Request:
Pick out each line below that contains the string "pixel" and copy those lines in full.

Given data:
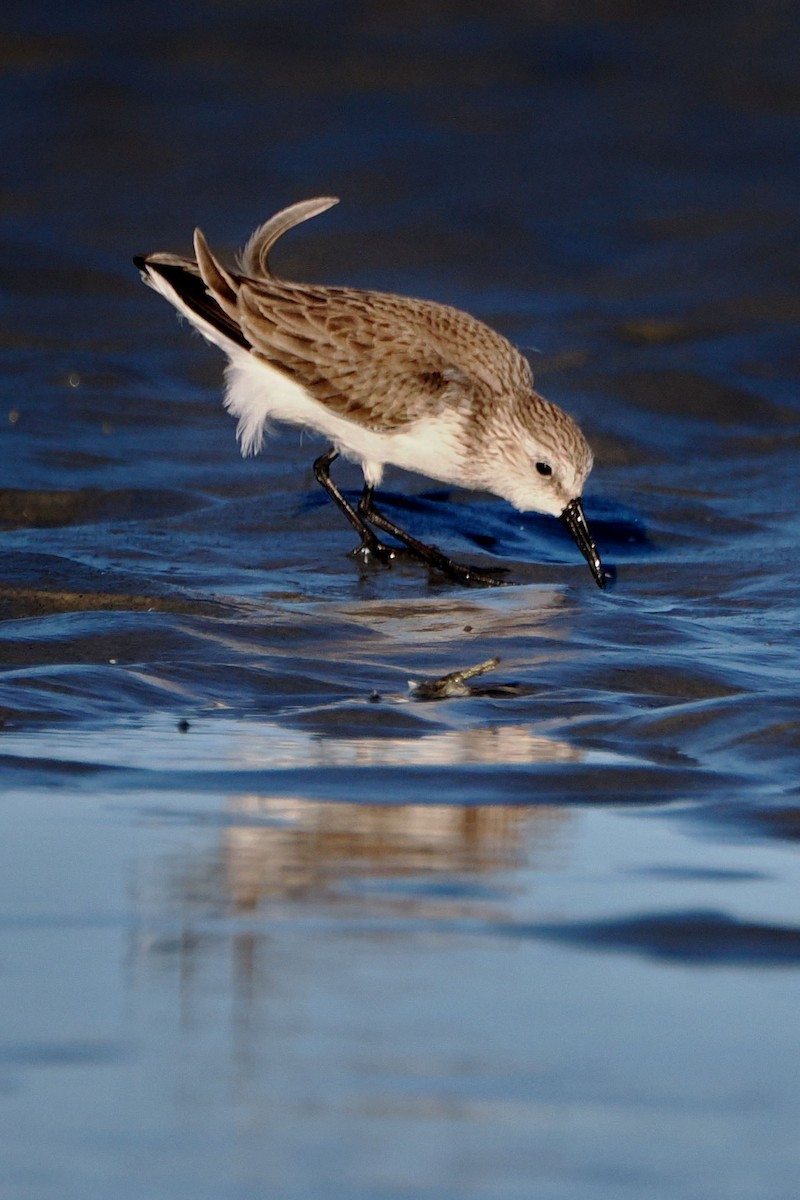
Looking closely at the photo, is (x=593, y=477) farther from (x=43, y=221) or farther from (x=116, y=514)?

==

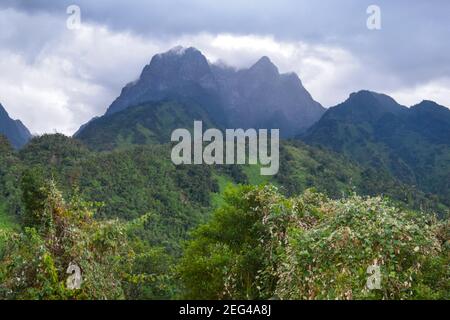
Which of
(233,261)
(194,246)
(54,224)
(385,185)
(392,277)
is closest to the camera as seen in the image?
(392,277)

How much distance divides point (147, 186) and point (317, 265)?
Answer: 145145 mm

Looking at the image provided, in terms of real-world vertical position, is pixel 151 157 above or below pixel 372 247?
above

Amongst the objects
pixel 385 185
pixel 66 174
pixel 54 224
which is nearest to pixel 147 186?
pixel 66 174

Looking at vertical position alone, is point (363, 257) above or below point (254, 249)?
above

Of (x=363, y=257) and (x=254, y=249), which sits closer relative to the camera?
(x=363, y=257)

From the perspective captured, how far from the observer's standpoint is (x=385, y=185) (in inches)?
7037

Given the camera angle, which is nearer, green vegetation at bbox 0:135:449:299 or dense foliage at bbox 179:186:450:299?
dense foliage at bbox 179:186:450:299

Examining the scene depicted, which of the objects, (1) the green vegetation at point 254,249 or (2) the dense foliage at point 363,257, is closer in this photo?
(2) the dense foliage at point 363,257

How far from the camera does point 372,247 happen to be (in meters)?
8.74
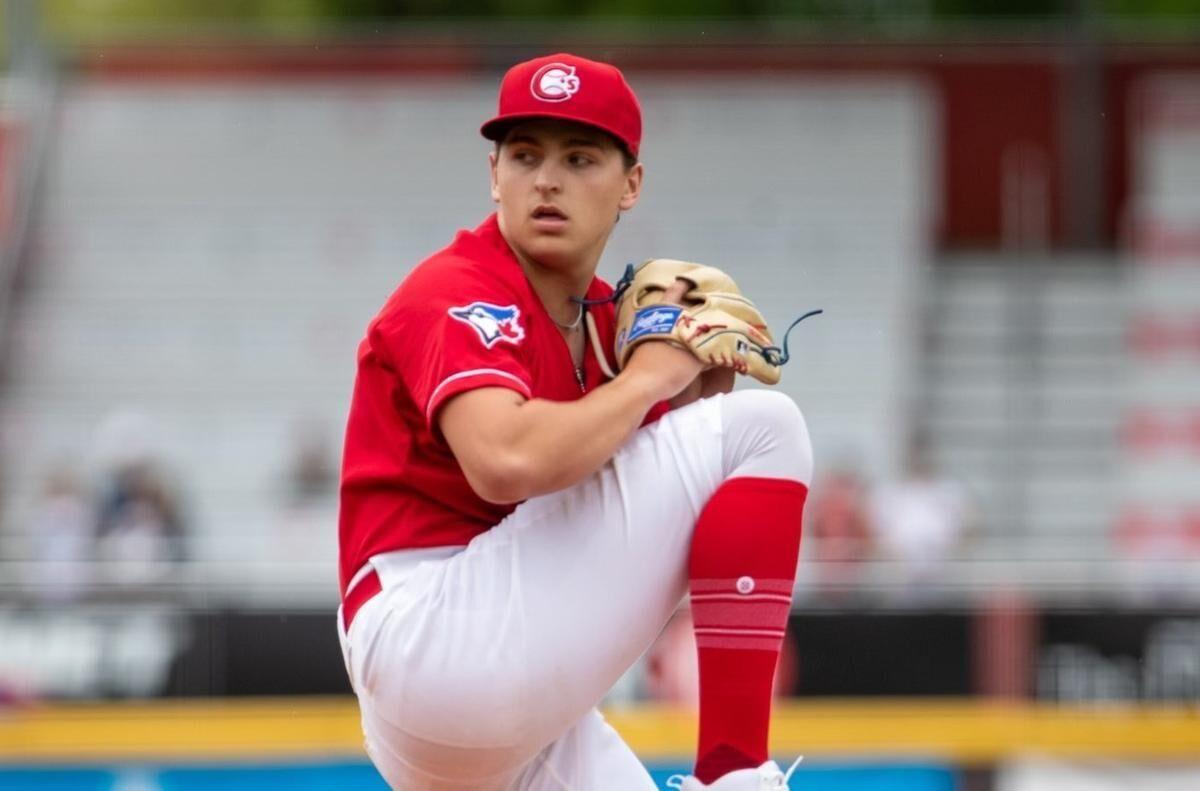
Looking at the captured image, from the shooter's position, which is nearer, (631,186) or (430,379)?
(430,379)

* * *

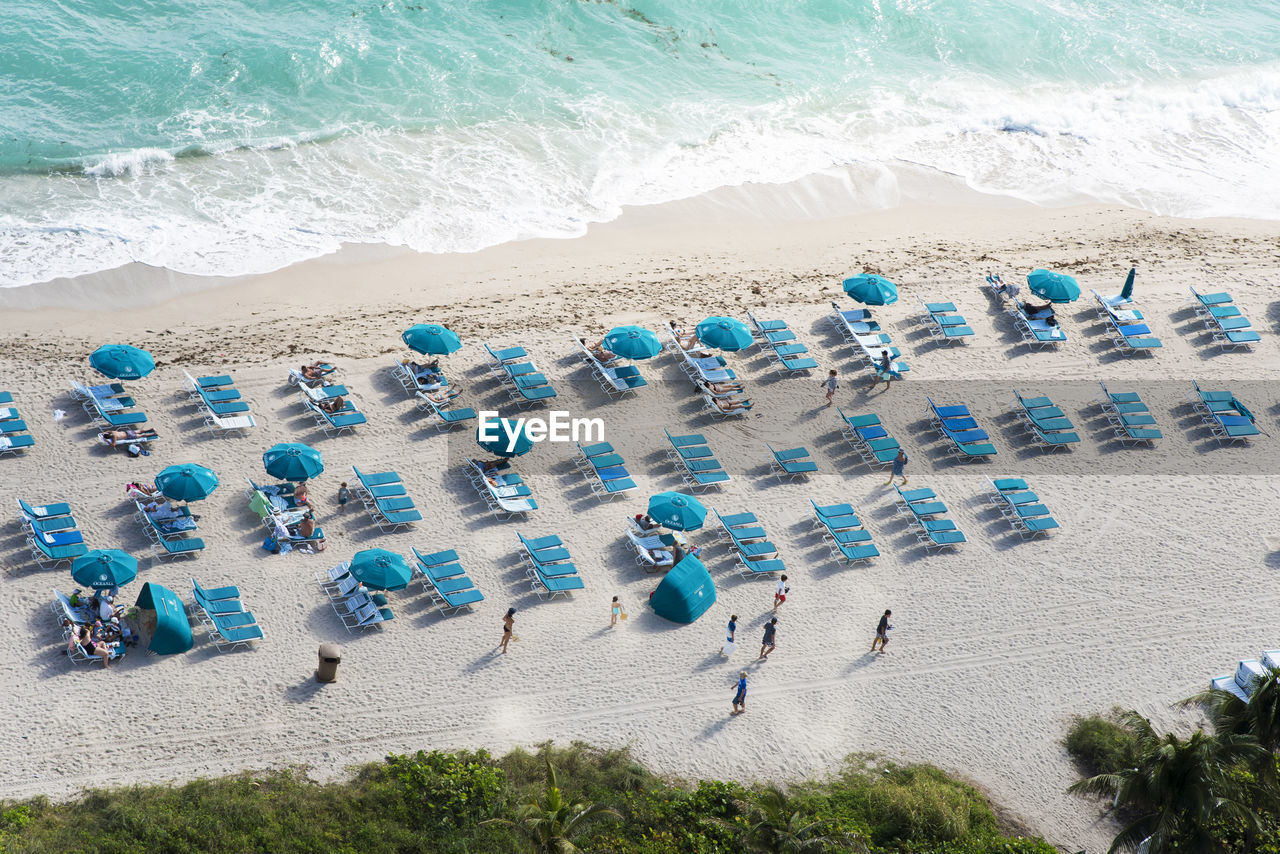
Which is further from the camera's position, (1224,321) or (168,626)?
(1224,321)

Problem solution:
Looking at the image provided, in terms of real-world vertical position, is pixel 151 157 above or below pixel 372 247?
pixel 385 185
pixel 66 174
pixel 54 224
which is nearest to pixel 147 186?
pixel 66 174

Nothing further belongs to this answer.